Where lightness finds the passage through the dark
the thoroughfare of dimness, where we'll soar
about the sun undone, unborn again,
but one─divine the spark! The wicket door
unfastens where the constellations form
sepulchers made of stars. Celestial reach─
become what’s yet to be, your elegy
of memoirs left beneath the weeping beech
our private pain released. O spirit’s heart
no loneliness eclipsed by shadows breathes
beneath the Zodiac where night-birds sing
and crown each shining sphere with wreathes
from fronds of maidenhair in braids of gold
where rainbows arc and nights are never cold.
 
 
Skies of a Child
By Jerri Hardesty

I love to gaze into the midnight sky
To search the night for planets and bright stars,
Caress, with pointing finger, blazing Mars,
And blow a kiss to Venus passing by.
I wonder and I ponder other beings,
Perhaps now casting eyes at Milky Way,
Their far-off planet turning into day,
While Saturn hula-hoops its frosty rings.
As I look up and they look up, who knows
If somehow we could touch each other’s thought?
Imagination percolates and grows
While squinting at a distant glowing dot.
At edge of consciousness, awareness flows,
A loophole glimpse that time and space forgot.

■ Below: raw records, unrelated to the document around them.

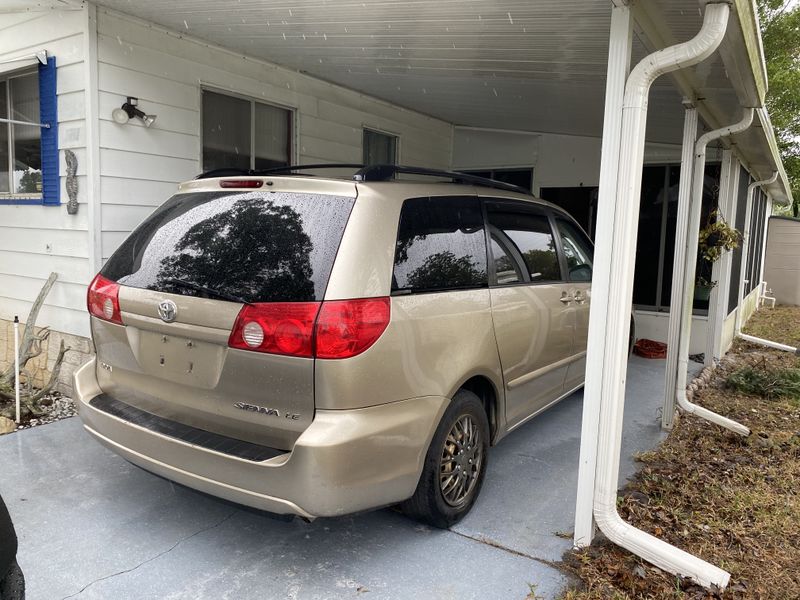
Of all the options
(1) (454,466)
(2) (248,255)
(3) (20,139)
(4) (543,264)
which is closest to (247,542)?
(1) (454,466)

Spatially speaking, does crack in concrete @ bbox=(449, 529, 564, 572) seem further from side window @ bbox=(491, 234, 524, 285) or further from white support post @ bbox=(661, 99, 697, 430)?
white support post @ bbox=(661, 99, 697, 430)

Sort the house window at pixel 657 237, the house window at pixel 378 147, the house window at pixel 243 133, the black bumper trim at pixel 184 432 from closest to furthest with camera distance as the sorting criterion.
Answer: the black bumper trim at pixel 184 432, the house window at pixel 243 133, the house window at pixel 378 147, the house window at pixel 657 237

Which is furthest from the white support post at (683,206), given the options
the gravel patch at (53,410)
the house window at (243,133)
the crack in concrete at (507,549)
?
the gravel patch at (53,410)

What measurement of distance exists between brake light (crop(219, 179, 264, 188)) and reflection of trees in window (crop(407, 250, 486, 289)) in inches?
32.9

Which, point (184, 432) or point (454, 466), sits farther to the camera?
point (454, 466)

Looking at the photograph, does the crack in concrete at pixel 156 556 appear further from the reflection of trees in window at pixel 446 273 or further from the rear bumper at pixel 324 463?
the reflection of trees in window at pixel 446 273

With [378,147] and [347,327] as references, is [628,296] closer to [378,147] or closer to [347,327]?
[347,327]

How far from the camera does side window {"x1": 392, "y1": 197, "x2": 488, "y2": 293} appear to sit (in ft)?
9.14

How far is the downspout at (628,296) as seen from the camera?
2.60 meters

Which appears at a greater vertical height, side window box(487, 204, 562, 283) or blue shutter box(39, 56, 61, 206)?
blue shutter box(39, 56, 61, 206)

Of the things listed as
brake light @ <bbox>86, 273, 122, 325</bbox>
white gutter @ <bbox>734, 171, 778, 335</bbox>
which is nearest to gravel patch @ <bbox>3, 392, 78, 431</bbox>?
brake light @ <bbox>86, 273, 122, 325</bbox>

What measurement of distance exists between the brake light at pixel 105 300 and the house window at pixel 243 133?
103 inches

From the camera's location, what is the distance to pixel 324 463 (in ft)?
7.69

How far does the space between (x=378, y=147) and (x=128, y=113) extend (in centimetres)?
349
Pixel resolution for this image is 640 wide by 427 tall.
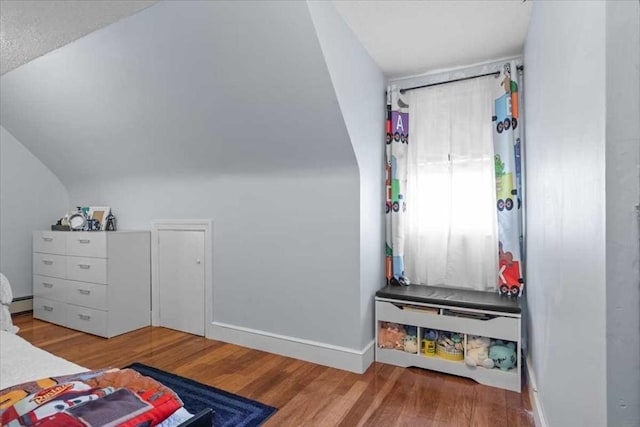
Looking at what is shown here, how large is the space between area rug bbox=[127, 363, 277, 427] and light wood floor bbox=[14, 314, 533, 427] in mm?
60

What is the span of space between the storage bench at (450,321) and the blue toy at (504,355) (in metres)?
0.02

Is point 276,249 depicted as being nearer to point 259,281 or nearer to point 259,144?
point 259,281

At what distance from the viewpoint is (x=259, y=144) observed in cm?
254

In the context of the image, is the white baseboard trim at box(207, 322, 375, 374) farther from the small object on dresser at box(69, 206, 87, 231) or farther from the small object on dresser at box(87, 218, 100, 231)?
the small object on dresser at box(69, 206, 87, 231)

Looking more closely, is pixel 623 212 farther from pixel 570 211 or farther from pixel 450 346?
pixel 450 346

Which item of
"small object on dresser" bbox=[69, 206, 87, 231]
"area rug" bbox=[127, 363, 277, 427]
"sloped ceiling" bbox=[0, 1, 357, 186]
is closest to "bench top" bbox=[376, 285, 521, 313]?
"sloped ceiling" bbox=[0, 1, 357, 186]

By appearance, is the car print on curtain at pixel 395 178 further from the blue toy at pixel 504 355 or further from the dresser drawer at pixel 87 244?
the dresser drawer at pixel 87 244

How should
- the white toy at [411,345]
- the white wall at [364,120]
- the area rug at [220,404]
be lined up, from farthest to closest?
the white toy at [411,345] → the white wall at [364,120] → the area rug at [220,404]

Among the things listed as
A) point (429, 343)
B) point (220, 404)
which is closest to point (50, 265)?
point (220, 404)

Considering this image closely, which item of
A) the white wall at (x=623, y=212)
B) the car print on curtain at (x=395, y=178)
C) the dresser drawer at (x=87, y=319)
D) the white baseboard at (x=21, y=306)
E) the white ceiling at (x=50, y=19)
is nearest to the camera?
the white wall at (x=623, y=212)

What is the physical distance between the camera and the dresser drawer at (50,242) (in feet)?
11.3

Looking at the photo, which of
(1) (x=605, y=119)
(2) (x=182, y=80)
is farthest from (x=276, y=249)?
(1) (x=605, y=119)

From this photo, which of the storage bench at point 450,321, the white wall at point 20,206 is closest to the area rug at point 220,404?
the storage bench at point 450,321

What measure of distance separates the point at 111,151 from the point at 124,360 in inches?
80.0
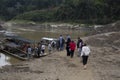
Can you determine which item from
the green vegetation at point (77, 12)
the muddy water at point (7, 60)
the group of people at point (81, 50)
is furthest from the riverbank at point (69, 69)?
the green vegetation at point (77, 12)

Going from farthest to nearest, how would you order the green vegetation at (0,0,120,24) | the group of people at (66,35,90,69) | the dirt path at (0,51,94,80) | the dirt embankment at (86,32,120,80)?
the green vegetation at (0,0,120,24) < the group of people at (66,35,90,69) < the dirt embankment at (86,32,120,80) < the dirt path at (0,51,94,80)

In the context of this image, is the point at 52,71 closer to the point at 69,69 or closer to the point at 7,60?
the point at 69,69

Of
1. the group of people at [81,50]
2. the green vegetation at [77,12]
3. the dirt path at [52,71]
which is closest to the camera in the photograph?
the dirt path at [52,71]

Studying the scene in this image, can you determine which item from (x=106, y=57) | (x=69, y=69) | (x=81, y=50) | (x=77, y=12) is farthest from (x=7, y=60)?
(x=77, y=12)

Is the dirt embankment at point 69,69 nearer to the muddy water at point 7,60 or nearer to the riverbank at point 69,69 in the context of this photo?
the riverbank at point 69,69

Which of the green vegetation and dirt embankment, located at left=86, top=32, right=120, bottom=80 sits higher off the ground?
dirt embankment, located at left=86, top=32, right=120, bottom=80

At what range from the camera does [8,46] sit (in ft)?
116

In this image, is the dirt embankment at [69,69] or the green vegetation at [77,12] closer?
the dirt embankment at [69,69]

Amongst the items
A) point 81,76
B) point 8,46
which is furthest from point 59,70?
point 8,46

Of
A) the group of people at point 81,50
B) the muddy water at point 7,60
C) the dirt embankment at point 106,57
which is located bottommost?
the muddy water at point 7,60

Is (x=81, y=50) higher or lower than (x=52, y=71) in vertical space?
higher

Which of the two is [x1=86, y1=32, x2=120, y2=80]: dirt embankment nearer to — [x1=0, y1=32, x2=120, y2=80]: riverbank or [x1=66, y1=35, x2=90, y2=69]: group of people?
[x1=0, y1=32, x2=120, y2=80]: riverbank

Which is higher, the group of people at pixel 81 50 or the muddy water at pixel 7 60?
the group of people at pixel 81 50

Jerri Hardesty is a poet living in Brierfield, Alabama.
 
 
Where Does the Sky Begin or End?
By Sierra July

Where does the sky begin or end?
The sea above, the stars attend?
Burn bright, a galaxy anew
Not in the sky we see so blue
Could paint a line up to the moon
Hear melody of nighttime tune
Look up into the midnight black
Then wouldst I say I’m back on track?
Comets, stardust, fly overhead
Below, the creatures drift to bed
Meteor metal reflects light
Above, there’s not a soul in sight.

Sierra July is a poet living in Florida.
 
 
The Reverie of Space
By Julio Toro San Martin

In darkness, in the mantling of the night,
When Earth is calm, and troubling noises cease,
I turn with wonder-looking eyes, to please
My dulled senses, from the day’s untranquil sight:
And first gaze upon heavens lesser light,
The moon, who’s beams far into space, she shines;
Next to the farther planets, who’s bright lines
I trace in a trajectory of might;
And over all holds the dominion of the stars,
Numberless, in endless infinities of space,
Old, perhaps their very being is a place,
Untouched, of which we may not breach the bars;
And farther still lie worlds on worlds to chase,
And unknown caverns of eternity to trace!

 

Evan Mantyk is an English teacher in New York and President of the Society of Classical Poets.